適塾④ふるさとからの塾生・桑原兄弟の足跡調査結果

10月27日のこの日記に、緒方洪庵先生の大阪適塾に私のふるさと厚狭からの兄弟塾生がいた驚きを書いたが、その後、大阪大学適塾記念センター、山口県文書館等の助力を得て塾生桑原兄弟の足跡を調査して現在までにわかった事を以下に書いて置きたい。

◎桑原家は代々、毛利一門で厚狭地域を領する厚狭毛利家のお抱え医で厚狭殿町に居住、第6代順道の娘於梅に厚狭の千崎から婿を迎え第7代玄晦となる。2人の間に生まれたのが兄玄阜、弟英甫(後に玄蟠)の兄弟である。

◎兄 桑原玄阜

嘉永6年(1853)16歳で適塾入塾、

・翌年嘉永7年(1854)7月27日17歳で病死(病名不詳)

墓所は私が通っていた旧厚狭小学校の直ぐそば殿町の貞源寺にある事がわかった。   兄の死で弟 玄蟠が次代を取ることになる。

◎弟 桑原玄蟠

安政5年(1858)17歳で入塾

・在塾中の記録に、万延元年(1860}師洪庵の供として他1名と共に備前池田候、手の痛み治療に随行して池田候より銀子を賜るとある。

----(師洪庵の出張治療に同行するほど信頼を受ける人材であった事がわかる。)

・慶応2年(1866)長州藩の史料「攘夷以来諸所病院出張医官記録」に毛利能登(厚狭毛利家当主)家来として10月28日から11月20日迄馬関出張、診察調合方とある。

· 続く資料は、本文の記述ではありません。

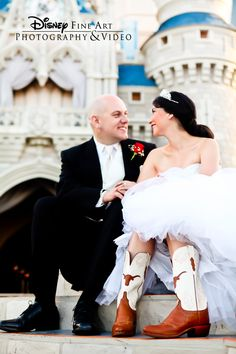 This bride shows some personality in cowgirl boots in front of Cinderella's Castle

-----(慶応2年は長州藩幕府軍と戦闘を交えた、四境戦争の年で別途この日記に書くつもりだが、厚狭毛利兵も7月以降九州小倉口の戦闘に参画している。この方面の屯営が馬関・下関に置かれておりこの事から長州軍兵士の治療に動員されたものと推察する。)

・慶応4年(1868)大阪洋学校入学

・明治3年(1870)大阪洋学校教授、俸給年15両の書き付けあり。

・同年山口藩(長州藩から改名)では奇兵隊等諸隊の脱退騒動が勃発、この対応の一環として藩政府は船を調達、領内出身の洋学校生徒約80名に帰国を命じ、常備軍と合流して小郡口で脱退反乱軍と白兵戦となる。玄蟠はその指揮をとる最中に弾丸を受け三田尻病院で治療を受けるも死亡した。

・29歳での無念の戦死であり厚狭物見山招魂場に祀られている。

・ちなみに玄蟠の夫人は厚狭の私の生まれた村、鴨庄 桐原家出身である事がわかった。

・尚、一子訥蔵も医学を志し大阪府立医学校、更に東京帝大医学部に学び帰郷して医業を開くも32歳で病魔に倒れ厚狭殿町で死去した。

●以上が今まで調べた内容だが、ふるさとの先人が若くして上阪、刻苦精励して適塾に学び前途を嘱望されながら何れも中途で死に至る無念さは何とも言い難いものがある。この記事が何かの折りに桑原兄弟のゆかりの人の目にとまる機会があるだろうか。